Аббат Пеклеван был человек ученый. Он свободно, как и Рабле, читал римских и арабских авторов, был блистательным поклонником кружка Маргариты Наваррской, по-своему трактовал святое писание, цитируя его недозволенно — без комментариев и оговорок. Он вел дневник, куда вписывал дела монастыря, исцеления, рецепты блюд и лекарств, расходы, сметы, а также события, поразившие его душу. В тот вечер он записал:
«Брат Франсуа Рабле — величайший из французов. Сам Карл Великий ничто в сравнении с ним.
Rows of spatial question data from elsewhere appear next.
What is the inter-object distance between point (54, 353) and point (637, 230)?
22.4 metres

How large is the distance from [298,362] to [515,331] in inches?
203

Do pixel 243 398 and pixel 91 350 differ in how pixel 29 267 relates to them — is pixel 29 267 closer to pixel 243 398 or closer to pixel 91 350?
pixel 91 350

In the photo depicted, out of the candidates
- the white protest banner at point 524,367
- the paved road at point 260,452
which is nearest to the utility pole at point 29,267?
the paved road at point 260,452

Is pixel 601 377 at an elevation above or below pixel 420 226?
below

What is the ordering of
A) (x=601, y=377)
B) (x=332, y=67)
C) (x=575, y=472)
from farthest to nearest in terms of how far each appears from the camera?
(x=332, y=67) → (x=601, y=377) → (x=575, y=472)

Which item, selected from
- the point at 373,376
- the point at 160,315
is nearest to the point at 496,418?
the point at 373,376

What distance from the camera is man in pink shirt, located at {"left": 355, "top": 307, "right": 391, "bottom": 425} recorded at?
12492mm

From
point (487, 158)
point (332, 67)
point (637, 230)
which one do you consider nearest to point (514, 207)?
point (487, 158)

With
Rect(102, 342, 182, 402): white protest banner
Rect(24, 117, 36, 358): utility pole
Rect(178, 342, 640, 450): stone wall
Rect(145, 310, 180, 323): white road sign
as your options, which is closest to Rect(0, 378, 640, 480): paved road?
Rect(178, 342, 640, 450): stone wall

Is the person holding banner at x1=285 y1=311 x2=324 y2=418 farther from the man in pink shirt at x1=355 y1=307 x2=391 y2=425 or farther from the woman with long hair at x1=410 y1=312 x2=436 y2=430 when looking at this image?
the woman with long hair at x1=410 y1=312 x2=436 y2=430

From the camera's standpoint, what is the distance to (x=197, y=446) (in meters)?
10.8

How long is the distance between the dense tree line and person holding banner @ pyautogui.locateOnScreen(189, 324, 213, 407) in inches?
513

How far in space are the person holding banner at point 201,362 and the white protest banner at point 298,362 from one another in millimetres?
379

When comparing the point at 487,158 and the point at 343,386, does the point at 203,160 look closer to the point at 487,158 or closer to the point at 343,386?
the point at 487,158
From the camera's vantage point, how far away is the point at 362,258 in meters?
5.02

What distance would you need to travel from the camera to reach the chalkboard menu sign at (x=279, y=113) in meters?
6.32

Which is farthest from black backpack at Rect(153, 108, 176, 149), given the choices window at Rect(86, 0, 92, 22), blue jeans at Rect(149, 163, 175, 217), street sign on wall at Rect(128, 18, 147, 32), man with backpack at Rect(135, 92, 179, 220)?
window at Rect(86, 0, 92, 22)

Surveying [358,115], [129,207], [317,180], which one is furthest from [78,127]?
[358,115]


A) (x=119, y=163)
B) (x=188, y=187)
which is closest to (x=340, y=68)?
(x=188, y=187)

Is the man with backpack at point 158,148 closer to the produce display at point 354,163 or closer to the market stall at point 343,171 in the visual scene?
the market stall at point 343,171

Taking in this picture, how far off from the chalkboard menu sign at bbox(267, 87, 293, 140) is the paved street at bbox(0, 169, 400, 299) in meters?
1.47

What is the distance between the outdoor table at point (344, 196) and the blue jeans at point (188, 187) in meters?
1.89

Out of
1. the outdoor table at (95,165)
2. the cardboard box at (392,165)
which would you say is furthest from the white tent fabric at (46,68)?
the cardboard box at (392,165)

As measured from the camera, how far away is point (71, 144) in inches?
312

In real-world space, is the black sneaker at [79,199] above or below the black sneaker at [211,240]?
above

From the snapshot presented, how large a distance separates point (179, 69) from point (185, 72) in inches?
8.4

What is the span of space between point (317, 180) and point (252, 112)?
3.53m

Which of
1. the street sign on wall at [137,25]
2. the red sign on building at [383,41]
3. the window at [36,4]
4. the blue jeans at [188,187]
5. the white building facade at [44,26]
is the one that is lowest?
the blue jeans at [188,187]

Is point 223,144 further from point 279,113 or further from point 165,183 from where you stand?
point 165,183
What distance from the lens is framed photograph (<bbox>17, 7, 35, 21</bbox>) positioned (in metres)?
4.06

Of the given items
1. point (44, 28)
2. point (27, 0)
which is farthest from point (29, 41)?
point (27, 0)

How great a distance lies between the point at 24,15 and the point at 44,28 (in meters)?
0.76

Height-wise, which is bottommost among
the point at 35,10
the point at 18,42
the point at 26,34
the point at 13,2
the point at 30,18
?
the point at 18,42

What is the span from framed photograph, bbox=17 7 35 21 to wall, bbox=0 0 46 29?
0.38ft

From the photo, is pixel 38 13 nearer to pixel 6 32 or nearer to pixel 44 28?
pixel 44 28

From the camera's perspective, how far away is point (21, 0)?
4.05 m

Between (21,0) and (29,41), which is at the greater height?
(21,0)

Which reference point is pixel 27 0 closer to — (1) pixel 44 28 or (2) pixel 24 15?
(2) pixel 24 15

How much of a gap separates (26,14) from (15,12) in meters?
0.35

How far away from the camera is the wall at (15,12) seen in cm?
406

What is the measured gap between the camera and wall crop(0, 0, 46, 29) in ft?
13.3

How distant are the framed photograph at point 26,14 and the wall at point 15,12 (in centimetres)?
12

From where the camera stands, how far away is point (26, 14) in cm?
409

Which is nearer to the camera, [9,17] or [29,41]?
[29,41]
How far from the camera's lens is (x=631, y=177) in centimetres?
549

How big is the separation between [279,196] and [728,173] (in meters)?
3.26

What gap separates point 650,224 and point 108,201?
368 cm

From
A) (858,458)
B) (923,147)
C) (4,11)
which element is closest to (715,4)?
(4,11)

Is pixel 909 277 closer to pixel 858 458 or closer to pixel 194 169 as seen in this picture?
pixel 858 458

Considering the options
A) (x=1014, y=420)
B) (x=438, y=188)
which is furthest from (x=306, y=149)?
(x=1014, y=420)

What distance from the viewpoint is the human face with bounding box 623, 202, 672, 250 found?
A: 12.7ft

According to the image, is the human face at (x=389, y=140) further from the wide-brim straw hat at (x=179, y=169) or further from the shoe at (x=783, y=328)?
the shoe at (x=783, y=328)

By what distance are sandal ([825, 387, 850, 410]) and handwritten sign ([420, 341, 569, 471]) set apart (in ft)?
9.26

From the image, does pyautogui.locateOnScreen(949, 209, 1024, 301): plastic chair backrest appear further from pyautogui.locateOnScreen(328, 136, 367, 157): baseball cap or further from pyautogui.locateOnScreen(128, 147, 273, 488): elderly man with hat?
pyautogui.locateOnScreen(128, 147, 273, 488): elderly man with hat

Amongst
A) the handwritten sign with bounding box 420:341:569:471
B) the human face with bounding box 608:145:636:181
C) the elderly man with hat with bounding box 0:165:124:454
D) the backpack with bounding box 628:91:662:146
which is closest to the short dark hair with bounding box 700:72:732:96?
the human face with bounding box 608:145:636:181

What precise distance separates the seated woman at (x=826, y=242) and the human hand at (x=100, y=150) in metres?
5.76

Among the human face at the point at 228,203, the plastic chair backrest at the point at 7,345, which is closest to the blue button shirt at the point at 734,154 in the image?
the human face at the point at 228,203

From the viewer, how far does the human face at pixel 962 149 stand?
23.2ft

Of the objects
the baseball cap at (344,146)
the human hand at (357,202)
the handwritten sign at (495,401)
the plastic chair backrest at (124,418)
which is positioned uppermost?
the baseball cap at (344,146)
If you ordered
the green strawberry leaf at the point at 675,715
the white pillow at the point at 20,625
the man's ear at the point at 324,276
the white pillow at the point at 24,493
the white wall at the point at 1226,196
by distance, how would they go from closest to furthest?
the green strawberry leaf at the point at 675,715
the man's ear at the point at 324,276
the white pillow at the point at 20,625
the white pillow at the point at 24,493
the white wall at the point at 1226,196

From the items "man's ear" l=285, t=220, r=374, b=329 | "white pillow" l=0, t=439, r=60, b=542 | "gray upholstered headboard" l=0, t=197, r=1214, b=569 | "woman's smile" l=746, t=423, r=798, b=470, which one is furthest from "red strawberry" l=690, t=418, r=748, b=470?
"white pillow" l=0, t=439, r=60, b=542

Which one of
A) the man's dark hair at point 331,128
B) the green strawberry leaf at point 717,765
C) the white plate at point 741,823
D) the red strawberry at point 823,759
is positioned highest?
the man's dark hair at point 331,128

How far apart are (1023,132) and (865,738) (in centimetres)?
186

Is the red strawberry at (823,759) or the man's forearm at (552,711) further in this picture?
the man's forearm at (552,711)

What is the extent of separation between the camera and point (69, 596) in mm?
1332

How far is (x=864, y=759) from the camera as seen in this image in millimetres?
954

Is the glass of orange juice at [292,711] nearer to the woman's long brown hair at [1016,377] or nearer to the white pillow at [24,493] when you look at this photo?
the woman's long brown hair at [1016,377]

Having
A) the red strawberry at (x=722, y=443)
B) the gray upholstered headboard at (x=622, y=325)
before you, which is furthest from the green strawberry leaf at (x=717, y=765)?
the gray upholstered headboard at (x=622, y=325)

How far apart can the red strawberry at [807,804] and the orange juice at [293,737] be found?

Это исполинское волшебное дерево, в тени которого лежит Франция. Веками люди будут срезать с него черенки, чтобы привить их на корнях своих дичков — и расцветет пышный сад французского искусства, и в нем будут отдыхать, лакомиться и учиться все народы. Пока же шелест гигантской смоковницы внятен немногим…»
В это время Франсуа и Жан перелезали через монастырскую ограду, направляясь в ближайший кабачок, где хорошо жарили кровяную колбасу, а вино подавали хорошенькие девушки. Они присели в полумраке дымной комнаты, наполненной фокусниками, студентами, ворами и поэтами.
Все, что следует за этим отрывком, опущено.